== Material provided
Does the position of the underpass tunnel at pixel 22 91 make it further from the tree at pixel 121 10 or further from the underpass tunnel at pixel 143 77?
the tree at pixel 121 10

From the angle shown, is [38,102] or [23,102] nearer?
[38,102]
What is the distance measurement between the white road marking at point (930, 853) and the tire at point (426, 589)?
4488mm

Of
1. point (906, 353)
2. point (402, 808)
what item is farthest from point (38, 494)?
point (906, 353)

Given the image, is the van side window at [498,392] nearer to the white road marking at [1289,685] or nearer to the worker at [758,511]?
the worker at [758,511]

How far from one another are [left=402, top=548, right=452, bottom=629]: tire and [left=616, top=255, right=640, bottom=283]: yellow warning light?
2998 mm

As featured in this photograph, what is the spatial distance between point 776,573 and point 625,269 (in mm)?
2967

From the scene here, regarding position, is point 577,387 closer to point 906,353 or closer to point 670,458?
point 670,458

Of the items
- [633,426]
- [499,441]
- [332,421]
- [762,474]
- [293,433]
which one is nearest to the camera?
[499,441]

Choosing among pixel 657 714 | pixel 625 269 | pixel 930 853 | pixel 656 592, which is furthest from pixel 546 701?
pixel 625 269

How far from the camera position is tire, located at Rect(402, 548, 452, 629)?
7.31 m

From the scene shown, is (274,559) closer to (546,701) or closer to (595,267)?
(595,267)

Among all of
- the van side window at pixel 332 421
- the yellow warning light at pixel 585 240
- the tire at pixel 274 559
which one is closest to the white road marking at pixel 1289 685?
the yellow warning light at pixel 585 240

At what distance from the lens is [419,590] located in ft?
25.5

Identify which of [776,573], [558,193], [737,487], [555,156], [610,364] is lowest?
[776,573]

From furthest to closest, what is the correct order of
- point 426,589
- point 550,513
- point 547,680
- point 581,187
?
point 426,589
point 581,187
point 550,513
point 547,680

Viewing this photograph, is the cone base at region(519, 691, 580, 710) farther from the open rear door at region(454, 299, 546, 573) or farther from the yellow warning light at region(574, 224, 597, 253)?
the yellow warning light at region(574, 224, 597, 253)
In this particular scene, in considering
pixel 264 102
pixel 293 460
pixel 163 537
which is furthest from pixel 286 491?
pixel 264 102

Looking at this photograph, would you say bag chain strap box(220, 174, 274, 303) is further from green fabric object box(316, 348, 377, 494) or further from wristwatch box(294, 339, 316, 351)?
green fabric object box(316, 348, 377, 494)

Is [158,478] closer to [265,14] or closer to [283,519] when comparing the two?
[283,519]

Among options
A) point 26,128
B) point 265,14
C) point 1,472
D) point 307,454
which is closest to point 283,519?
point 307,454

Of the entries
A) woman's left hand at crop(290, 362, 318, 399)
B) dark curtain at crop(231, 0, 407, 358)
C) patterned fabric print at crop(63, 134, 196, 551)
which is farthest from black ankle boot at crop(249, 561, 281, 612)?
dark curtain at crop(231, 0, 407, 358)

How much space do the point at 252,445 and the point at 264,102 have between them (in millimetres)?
====
▶ [Request]:
Rewrite all of the rows above, replacing every "white road marking" with "painted lane line" and leaving everything else unchanged.

▶ [In response]:
Does the position of the underpass tunnel at pixel 22 91 make it further from the tree at pixel 121 10 or further from the underpass tunnel at pixel 143 77?
the tree at pixel 121 10

From the angle shown, is [38,102] or [23,102] nearer?
[38,102]
What is the distance measurement between the painted lane line at point (930, 853) and the tire at point (426, 589)?
4488mm

Of
1. point (906, 353)
2. point (402, 808)
what item is farthest from point (38, 494)?
point (906, 353)

Given the image, is the van side window at [498,392] nearer to the painted lane line at [1289,685] or nearer to the worker at [758,511]?
the worker at [758,511]

How far from one another are [left=402, top=548, right=452, bottom=629]: tire and [left=616, top=255, right=640, bottom=283]: yellow warning light?
2998 mm

As featured in this photograph, what is the spatial distance between point 776,573 and point 625,269 (in mm)?
2967

From the scene here, regarding position, is point 577,387 closer to point 906,353 or closer to point 670,458?
point 670,458

Of the items
- [633,426]
- [499,441]
- [332,421]
- [762,474]
- [293,433]
which one is nearest to the camera?
[499,441]

Choosing among pixel 657 714 | pixel 625 269 | pixel 930 853 | pixel 656 592, which is furthest from pixel 546 701?
pixel 625 269

How far from the camera position is tire, located at Rect(402, 548, 452, 629)?
7.31 m

From the scene shown, is (274,559) closer to (546,701) or closer to (595,267)?
(595,267)

Among all of
- the van side window at pixel 332 421
- the yellow warning light at pixel 585 240
- the tire at pixel 274 559
which one is closest to the painted lane line at pixel 1289 685?
the yellow warning light at pixel 585 240

At what distance from the lens is [419,590] located in ft?
25.5

Identify which of [776,573], [558,193], [737,487], [555,156], [610,364] is lowest?
[776,573]

From furthest to closest, what is the correct order of
- point 426,589
- point 550,513
- point 547,680
- point 581,187
?
point 426,589
point 581,187
point 550,513
point 547,680

Viewing this photograph, is the cone base at region(519, 691, 580, 710) farther from the open rear door at region(454, 299, 546, 573) or farther from the yellow warning light at region(574, 224, 597, 253)?
the yellow warning light at region(574, 224, 597, 253)
In this particular scene, in considering
pixel 264 102
pixel 293 460
pixel 163 537
which is furthest from pixel 286 491?
pixel 264 102

Looking at this photograph, would you say bag chain strap box(220, 174, 274, 303) is further from green fabric object box(316, 348, 377, 494) or further from wristwatch box(294, 339, 316, 351)?
green fabric object box(316, 348, 377, 494)

Is [158,478] closer to [265,14] or closer to [283,519] when comparing the two?
[283,519]

Among options
A) point 26,128
B) point 265,14
C) point 1,472
D) point 307,454
which is closest to point 283,519?
point 307,454

Of the entries
A) woman's left hand at crop(290, 362, 318, 399)
B) dark curtain at crop(231, 0, 407, 358)
C) patterned fabric print at crop(63, 134, 196, 551)
which is farthest from black ankle boot at crop(249, 561, 281, 612)?
dark curtain at crop(231, 0, 407, 358)

How much space do the point at 252,445 and the point at 264,102 have between them (in millimetres)?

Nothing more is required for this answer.